Will Texas A&M’s SECession pay off?

Andrew Bucholtz
October 6, 2011

Despite the start of what’s promising to be a particularly interesting college football season, talk of messy NCAA conference realignment hasn’t ended. Debates about Missouri heading to the SEC, West Virginia leaving the Big East, BYU going to the Big 12 and other schools changing destinations are still well underway in early October.

Even though the dominoes haven’t all fallen into place on this latest batch of conference adjustments, one thing is certain; the school that started it all has a new home and the move will significantly alter the college football landscape for the foreseeable future. Texas A&M’s move to the SEC (in time for the 2012 season) kickstarted everything else, sure, but the question remains if it was the right move for the Aggies.

On one level, relocation makes a lot of sense for Texas A&M. The SEC is arguably the most dominant football conference in the NCAA at the moment, and their teams have won the last five BCS national championships. Their media rights revenues put them in an elite tier of conferences with the Big Ten and the Pac-12 despite their lack of a conference network, and the SEC’s status as a college football superpower isn’t going anywhere.

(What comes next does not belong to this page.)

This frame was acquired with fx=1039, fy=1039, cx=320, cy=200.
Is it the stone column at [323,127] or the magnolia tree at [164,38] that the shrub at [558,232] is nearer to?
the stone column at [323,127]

This week in the Associated Press poll, the SEC has the first- and second-ranked teams (LSU and Alabama respectively), plus a third top-10 team (No. 10 Arkansas) — more top 10s than any other conference. They also have three more teams in the Top 25: No. 15 Auburn, No. 17 Florida and No. 18 South Carolina. Even the teams that aren’t on that list aren’t pushovers, as the likes of Georgia and Tennessee are perennial powerhouses. The SEC is a conference to be reckoned with, and should remain one for some time.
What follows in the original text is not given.